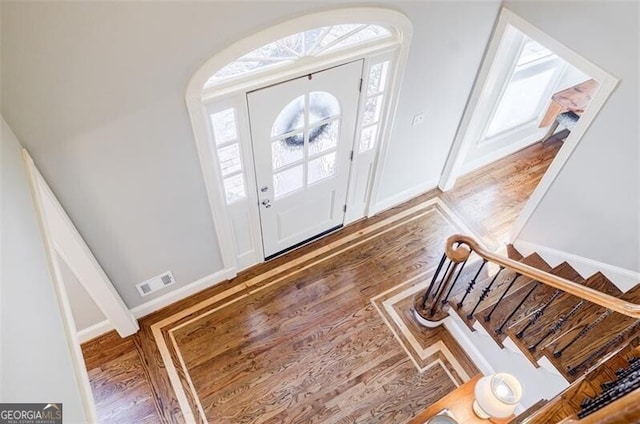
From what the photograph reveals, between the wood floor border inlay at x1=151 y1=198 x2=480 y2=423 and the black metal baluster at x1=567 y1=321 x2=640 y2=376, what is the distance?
0.96 m

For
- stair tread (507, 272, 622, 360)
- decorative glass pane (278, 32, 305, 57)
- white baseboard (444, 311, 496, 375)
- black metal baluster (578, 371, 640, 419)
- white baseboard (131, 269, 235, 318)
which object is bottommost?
black metal baluster (578, 371, 640, 419)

────────────────

- Stated goal -
Output every line of the records above verbatim, omitting the pictures.

- Complete answer -
From what the photograph reveals, between the wood floor border inlay at x1=151 y1=198 x2=480 y2=423 and the black metal baluster at x1=567 y1=321 x2=640 y2=376, what is the distance?
0.96 m

For
- stair tread (507, 272, 622, 360)
- decorative glass pane (278, 32, 305, 57)
- white baseboard (444, 311, 496, 375)
- black metal baluster (578, 371, 640, 419)
- white baseboard (131, 269, 235, 318)
which object is bottommost?
black metal baluster (578, 371, 640, 419)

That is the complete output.